Supplied data: Begin
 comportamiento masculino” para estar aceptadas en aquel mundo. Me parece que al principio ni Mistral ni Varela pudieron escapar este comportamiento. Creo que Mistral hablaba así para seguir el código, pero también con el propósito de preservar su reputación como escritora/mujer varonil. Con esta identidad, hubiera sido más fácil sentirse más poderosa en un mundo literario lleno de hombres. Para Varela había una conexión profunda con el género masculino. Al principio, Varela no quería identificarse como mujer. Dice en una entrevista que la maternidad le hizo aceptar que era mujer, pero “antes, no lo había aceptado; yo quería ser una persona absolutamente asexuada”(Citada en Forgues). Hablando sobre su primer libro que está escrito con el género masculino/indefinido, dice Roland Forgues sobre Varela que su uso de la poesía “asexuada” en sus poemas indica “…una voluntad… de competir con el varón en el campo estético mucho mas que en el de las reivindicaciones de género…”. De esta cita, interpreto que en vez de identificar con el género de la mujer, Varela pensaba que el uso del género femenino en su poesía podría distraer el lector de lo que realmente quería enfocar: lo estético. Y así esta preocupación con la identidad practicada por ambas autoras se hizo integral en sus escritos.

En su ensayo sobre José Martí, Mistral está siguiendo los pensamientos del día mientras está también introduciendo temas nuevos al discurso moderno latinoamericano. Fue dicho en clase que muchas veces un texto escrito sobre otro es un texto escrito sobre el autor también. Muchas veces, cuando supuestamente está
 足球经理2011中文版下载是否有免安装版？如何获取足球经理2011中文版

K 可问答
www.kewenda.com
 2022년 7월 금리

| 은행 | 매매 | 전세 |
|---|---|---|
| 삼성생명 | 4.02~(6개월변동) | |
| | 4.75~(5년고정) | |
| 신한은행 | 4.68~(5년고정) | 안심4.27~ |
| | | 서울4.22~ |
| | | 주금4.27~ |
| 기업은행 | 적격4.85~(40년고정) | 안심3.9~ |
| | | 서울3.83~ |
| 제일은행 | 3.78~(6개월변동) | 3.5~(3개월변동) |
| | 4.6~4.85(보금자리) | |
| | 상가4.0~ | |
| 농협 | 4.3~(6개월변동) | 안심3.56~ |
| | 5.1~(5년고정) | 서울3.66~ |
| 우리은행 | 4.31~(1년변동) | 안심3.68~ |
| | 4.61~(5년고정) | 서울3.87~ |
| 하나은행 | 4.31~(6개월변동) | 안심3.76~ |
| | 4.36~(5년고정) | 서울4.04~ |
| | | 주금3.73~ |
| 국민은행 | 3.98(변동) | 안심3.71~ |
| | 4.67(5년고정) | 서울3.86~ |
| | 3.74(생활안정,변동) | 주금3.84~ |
Supplied data: End
> **What you will do**:
Output exactly the line containing "4.31~(1년변동) | 안심3.68~ |" together with every line after it, ending at the final line of the entries.

> **Problem solution**:
| 우리은행 | 4.31~(1년변동) | 안심3.68~ |
| | 4.61~(5년고정) | 서울3.87~ |
| 하나은행 | 4.31~(6개월변동) | 안심3.76~ |
| | 4.36~(5년고정) | 서울4.04~ |
| | | 주금3.73~ |
| 국민은행 | 3.98(변동) | 안심3.71~ |
| | 4.67(5년고정) | 서울3.86~ |
| | 3.74(생활안정,변동) | 주금3.84~ |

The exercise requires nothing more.